→ **Problem statement**
Return each line from the items below that contains the word "farther".

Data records
::::

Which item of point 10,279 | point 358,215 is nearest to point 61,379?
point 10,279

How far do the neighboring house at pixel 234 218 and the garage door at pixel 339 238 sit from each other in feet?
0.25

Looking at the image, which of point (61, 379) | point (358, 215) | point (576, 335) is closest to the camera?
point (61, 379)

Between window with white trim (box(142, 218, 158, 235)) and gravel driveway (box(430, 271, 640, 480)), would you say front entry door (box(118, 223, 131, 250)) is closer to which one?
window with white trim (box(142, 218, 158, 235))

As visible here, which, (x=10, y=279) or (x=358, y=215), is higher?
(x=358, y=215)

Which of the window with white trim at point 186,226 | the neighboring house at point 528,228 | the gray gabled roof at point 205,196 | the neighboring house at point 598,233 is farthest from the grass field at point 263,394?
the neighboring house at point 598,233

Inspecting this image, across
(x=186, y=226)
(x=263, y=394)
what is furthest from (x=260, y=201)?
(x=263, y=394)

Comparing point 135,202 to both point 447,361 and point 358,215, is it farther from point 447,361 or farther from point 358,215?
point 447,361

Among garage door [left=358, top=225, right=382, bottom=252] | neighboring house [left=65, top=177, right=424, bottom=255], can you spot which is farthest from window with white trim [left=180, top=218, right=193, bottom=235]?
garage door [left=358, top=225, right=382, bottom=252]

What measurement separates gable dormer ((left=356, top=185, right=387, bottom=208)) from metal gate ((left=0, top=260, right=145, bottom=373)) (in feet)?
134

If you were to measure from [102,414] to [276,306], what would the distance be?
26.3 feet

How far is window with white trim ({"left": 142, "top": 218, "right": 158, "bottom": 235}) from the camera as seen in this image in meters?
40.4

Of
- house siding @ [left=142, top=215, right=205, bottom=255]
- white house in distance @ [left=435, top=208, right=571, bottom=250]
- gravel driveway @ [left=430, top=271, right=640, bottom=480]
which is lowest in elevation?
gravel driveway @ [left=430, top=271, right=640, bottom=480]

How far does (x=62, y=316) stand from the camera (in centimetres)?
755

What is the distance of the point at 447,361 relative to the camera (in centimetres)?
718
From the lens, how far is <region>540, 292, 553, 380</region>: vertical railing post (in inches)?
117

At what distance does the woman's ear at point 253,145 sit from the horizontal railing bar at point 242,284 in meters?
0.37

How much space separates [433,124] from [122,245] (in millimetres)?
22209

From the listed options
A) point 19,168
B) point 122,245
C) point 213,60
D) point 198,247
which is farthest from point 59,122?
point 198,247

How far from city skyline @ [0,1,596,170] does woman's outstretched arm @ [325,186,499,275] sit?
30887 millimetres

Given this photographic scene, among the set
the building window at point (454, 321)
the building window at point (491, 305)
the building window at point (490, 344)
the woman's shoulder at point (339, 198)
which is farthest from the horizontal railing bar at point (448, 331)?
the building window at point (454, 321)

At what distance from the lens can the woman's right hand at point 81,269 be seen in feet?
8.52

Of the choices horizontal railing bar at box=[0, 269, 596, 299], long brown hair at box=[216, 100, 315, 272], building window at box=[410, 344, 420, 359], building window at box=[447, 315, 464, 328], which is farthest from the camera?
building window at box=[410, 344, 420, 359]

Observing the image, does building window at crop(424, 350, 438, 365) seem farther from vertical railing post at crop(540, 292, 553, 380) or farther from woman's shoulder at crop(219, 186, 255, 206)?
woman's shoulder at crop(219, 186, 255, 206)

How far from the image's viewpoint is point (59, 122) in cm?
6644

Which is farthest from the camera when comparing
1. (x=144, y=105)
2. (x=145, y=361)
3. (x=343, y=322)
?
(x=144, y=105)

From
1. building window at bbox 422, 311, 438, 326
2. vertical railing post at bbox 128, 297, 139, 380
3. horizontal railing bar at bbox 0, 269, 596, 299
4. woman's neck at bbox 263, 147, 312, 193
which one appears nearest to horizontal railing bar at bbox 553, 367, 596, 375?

::::

→ **Reply to the exercise**
Comparing point 135,202 to both point 447,361 and point 358,215, is it farther from point 447,361 or farther from point 358,215?
Observing the image, does building window at crop(424, 350, 438, 365) seem farther from vertical railing post at crop(540, 292, 553, 380) or farther from woman's shoulder at crop(219, 186, 255, 206)?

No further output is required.